Every record needs to be set down again without a single difference.

- Opening Delimiter -

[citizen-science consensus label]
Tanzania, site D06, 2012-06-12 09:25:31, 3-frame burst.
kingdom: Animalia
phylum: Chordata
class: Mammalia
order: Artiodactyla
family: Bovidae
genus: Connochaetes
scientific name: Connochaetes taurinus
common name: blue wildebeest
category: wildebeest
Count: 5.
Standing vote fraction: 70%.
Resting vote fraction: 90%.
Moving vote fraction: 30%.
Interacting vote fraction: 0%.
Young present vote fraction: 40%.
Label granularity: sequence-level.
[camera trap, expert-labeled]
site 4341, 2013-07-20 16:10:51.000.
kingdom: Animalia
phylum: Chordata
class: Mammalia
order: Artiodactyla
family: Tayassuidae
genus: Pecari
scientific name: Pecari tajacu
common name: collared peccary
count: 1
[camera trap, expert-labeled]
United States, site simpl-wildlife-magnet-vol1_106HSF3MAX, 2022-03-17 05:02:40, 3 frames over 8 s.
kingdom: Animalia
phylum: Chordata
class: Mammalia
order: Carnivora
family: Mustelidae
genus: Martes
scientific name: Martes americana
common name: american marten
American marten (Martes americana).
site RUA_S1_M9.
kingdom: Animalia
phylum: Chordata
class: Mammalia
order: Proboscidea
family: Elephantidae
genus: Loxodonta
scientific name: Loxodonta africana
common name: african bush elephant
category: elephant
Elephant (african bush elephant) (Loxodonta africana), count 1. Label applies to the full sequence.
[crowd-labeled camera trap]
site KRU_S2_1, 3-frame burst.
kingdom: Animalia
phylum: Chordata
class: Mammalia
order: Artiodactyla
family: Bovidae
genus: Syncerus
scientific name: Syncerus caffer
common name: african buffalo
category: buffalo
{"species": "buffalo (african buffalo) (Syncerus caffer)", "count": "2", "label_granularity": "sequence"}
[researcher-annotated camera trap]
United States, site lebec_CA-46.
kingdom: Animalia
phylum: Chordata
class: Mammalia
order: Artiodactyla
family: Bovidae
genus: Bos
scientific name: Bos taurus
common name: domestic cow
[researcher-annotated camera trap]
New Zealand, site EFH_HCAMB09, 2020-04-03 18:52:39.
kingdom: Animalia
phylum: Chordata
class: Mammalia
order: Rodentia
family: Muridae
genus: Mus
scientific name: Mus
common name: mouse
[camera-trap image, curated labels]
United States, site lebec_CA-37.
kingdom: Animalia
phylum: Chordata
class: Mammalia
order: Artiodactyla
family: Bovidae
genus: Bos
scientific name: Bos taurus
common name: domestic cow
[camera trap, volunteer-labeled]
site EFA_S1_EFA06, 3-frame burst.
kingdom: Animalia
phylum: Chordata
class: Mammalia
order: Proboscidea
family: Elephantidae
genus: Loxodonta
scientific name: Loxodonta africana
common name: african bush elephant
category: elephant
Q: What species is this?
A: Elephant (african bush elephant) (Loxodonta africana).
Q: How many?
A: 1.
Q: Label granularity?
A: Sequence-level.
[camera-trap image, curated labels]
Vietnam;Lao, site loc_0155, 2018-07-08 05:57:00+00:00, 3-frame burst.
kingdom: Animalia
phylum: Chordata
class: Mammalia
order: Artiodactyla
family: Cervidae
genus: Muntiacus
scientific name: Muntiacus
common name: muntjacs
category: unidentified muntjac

- Closing Delimiter -

◆ **Final answer**
[citizen-science consensus label]
Tanzania, site D06, 2012-06-12 09:25:31, 3-frame burst.
kingdom: Animalia
phylum: Chordata
class: Mammalia
order: Artiodactyla
family: Bovidae
genus: Connochaetes
scientific name: Connochaetes taurinus
common name: blue wildebeest
category: wildebeest
Count: 5.
Standing vote fraction: 70%.
Resting vote fraction: 90%.
Moving vote fraction: 30%.
Interacting vote fraction: 0%.
Young present vote fraction: 40%.
Label granularity: sequence-level.
[camera trap, expert-labeled]
site 4341, 2013-07-20 16:10:51.000.
kingdom: Animalia
phylum: Chordata
class: Mammalia
order: Artiodactyla
family: Tayassuidae
genus: Pecari
scientific name: Pecari tajacu
common name: collared peccary
count: 1
[camera trap, expert-labeled]
United States, site simpl-wildlife-magnet-vol1_106HSF3MAX, 2022-03-17 05:02:40, 3 frames over 8 s.
kingdom: Animalia
phylum: Chordata
class: Mammalia
order: Carnivora
family: Mustelidae
genus: Martes
scientific name: Martes americana
common name: american marten
American marten (Martes americana).
site RUA_S1_M9.
kingdom: Animalia
phylum: Chordata
class: Mammalia
order: Proboscidea
family: Elephantidae
genus: Loxodonta
scientific name: Loxodonta africana
common name: african bush elephant
category: elephant
Elephant (african bush elephant) (Loxodonta africana), count 1. Label applies to the full sequence.
[crowd-labeled camera trap]
site KRU_S2_1, 3-frame burst.
kingdom: Animalia
phylum: Chordata
class: Mammalia
order: Artiodactyla
family: Bovidae
genus: Syncerus
scientific name: Syncerus caffer
common name: african buffalo
category: buffalo
{"species": "buffalo (african buffalo) (Syncerus caffer)", "count": "2", "label_granularity": "sequence"}
[researcher-annotated camera trap]
United States, site lebec_CA-46.
kingdom: Animalia
phylum: Chordata
class: Mammalia
order: Artiodactyla
family: Bovidae
genus: Bos
scientific name: Bos taurus
common name: domestic cow
[researcher-annotated camera trap]
New Zealand, site EFH_HCAMB09, 2020-04-03 18:52:39.
kingdom: Animalia
phylum: Chordata
class: Mammalia
order: Rodentia
family: Muridae
genus: Mus
scientific name: Mus
common name: mouse
[camera-trap image, curated labels]
United States, site lebec_CA-37.
kingdom: Animalia
phylum: Chordata
class: Mammalia
order: Artiodactyla
family: Bovidae
genus: Bos
scientific name: Bos taurus
common name: domestic cow
[camera trap, volunteer-labeled]
site EFA_S1_EFA06, 3-frame burst.
kingdom: Animalia
phylum: Chordata
class: Mammalia
order: Proboscidea
family: Elephantidae
genus: Loxodonta
scientific name: Loxodonta africana
common name: african bush elephant
category: elephant
Q: What species is this?
A: Elephant (african bush elephant) (Loxodonta africana).
Q: How many?
A: 1.
Q: Label granularity?
A: Sequence-level.
[camera-trap image, curated labels]
Vietnam;Lao, site loc_0155, 2018-07-08 05:57:00+00:00, 3-frame burst.
kingdom: Animalia
phylum: Chordata
class: Mammalia
order: Artiodactyla
family: Cervidae
genus: Muntiacus
scientific name: Muntiacus
common name: muntjacs
category: unidentified muntjac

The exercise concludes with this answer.